The ZDP transient advantage also reduces the overall power solution cost since fewer output capacitors can be used compared to traditional control architecture.
The MPQ4340-AEC1 utilizes the benefits of ZDP architecture to achieve a low tON_MIN, down to 20ns (typical) and a maximum of 35ns. By contrast, the peak current mode device has a typical tON_MIN of 80 ns. A lower tON_MIN allows the ZDP device to step down its automotive battery supply voltage (up to 18V under nominal operating conditions) to voltage levels suitable to supply SoCs (as low as 1.8V) while maintaining a high fSW above the AM band, such as 2.2MHz.
The EMI results of the MPQ4340-AEC1 with ZDP demonstrate its compatibility with strict EMC environments that automotive applications frequently encounter. These results also illustrate that ZDP can use frequency spread spectrum (FSS) to further enable the solution to pass EMI requirements with standard input and output filters (see Figure 7).
Peak Conducted Emissions
Peak Radiated Emissions
Figure 7. MPQ4340-AEC1 EMI Results. Image used courtesy of MPS
Note: The EMC test results are based on the typical application circuit with EMI filters (refer to the MPQ4340-AEC1 datasheet for more details).

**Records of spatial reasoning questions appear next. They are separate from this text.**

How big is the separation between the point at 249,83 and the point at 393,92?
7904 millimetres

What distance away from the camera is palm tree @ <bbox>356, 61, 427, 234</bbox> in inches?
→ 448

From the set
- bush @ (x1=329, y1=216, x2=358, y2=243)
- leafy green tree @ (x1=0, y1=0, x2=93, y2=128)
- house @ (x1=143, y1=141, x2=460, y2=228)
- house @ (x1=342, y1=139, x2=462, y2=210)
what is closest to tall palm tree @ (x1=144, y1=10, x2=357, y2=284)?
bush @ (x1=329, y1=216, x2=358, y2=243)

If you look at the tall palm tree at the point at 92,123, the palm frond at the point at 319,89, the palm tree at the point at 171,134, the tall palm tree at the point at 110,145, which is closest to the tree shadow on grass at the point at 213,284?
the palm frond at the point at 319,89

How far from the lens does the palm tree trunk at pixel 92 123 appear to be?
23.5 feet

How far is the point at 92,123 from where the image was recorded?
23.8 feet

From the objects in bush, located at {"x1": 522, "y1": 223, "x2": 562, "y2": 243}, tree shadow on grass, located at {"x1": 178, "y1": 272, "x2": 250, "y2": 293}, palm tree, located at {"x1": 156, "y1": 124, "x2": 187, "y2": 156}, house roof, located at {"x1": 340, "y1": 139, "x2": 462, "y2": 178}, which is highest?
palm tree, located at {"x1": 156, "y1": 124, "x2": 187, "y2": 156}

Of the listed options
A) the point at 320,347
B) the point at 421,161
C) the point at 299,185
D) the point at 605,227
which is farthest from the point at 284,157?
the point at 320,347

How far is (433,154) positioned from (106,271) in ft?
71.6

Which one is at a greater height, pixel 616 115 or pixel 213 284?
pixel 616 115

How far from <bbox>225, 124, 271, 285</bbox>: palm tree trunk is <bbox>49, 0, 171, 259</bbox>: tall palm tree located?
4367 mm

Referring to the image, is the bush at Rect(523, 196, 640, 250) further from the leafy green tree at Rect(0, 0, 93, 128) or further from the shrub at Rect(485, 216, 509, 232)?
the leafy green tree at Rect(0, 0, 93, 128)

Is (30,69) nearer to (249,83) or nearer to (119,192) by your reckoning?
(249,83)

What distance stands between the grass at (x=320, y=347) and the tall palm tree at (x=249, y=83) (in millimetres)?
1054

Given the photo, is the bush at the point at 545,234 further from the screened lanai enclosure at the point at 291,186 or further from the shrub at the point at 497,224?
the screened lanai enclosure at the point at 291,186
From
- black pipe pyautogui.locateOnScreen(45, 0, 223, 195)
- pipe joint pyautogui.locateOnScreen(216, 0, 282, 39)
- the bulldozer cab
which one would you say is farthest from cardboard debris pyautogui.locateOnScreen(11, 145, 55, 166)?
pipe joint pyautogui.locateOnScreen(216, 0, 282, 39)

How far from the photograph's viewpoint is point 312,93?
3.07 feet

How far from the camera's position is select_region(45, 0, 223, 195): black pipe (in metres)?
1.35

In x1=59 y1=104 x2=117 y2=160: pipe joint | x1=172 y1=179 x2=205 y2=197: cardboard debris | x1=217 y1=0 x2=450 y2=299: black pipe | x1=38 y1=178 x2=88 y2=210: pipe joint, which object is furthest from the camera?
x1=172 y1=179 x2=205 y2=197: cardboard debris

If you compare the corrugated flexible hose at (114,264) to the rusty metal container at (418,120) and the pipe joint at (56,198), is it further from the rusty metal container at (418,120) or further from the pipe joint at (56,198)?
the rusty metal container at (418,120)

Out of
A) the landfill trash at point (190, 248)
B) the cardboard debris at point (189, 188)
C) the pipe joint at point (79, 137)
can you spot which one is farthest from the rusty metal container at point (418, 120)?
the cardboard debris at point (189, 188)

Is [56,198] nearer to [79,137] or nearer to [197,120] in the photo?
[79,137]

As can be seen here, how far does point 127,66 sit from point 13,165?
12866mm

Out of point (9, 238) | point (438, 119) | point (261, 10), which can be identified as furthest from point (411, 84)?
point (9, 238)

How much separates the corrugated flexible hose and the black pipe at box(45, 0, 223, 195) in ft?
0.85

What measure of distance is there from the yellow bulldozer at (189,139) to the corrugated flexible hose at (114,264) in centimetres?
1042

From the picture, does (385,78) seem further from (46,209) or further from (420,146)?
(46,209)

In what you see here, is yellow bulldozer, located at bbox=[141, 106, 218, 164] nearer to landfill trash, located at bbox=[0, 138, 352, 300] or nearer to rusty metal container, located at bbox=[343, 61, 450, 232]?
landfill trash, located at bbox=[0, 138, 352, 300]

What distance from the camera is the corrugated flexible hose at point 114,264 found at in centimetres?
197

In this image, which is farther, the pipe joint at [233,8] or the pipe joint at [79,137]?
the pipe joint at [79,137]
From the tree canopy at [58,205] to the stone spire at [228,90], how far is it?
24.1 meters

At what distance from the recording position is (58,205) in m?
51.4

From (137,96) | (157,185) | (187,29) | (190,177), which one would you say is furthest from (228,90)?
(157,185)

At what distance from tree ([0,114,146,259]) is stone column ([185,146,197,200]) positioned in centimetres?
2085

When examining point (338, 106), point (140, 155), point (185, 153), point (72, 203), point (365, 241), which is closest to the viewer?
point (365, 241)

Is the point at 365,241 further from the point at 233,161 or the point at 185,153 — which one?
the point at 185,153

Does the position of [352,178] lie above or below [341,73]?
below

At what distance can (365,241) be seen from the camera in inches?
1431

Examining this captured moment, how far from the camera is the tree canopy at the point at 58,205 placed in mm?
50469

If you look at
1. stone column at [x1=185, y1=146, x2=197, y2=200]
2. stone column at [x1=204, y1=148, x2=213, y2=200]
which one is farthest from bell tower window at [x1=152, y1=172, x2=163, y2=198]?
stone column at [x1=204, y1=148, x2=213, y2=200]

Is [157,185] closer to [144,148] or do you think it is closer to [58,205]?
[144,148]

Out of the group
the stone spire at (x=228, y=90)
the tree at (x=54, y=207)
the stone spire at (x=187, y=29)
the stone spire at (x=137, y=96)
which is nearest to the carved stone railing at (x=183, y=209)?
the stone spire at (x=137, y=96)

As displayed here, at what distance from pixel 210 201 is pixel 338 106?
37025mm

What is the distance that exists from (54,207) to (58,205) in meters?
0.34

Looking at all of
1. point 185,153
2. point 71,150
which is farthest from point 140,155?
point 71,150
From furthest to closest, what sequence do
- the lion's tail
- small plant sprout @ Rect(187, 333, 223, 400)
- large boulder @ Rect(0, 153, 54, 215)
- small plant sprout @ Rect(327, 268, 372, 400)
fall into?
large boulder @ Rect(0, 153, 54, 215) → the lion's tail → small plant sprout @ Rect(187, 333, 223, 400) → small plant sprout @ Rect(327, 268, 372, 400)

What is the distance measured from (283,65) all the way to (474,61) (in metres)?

Zero-Delay PWM Control Takeaways
Zero-delay PWM control optimizes the requirements of switching regulators in modern automotive applications. Products with ZDP can meet the fast transient specifications that are required for SoCs in ADAS and digital cockpit applications while still minimizing costs. By using fixed-frequency operation, ZDP is well-suited for EMI-sensitive automotive environments. Furthermore, the valley current sensing feature of ZDP allows for large VIN-to-VOUT ratios with high fSW due to a low tON_MIN.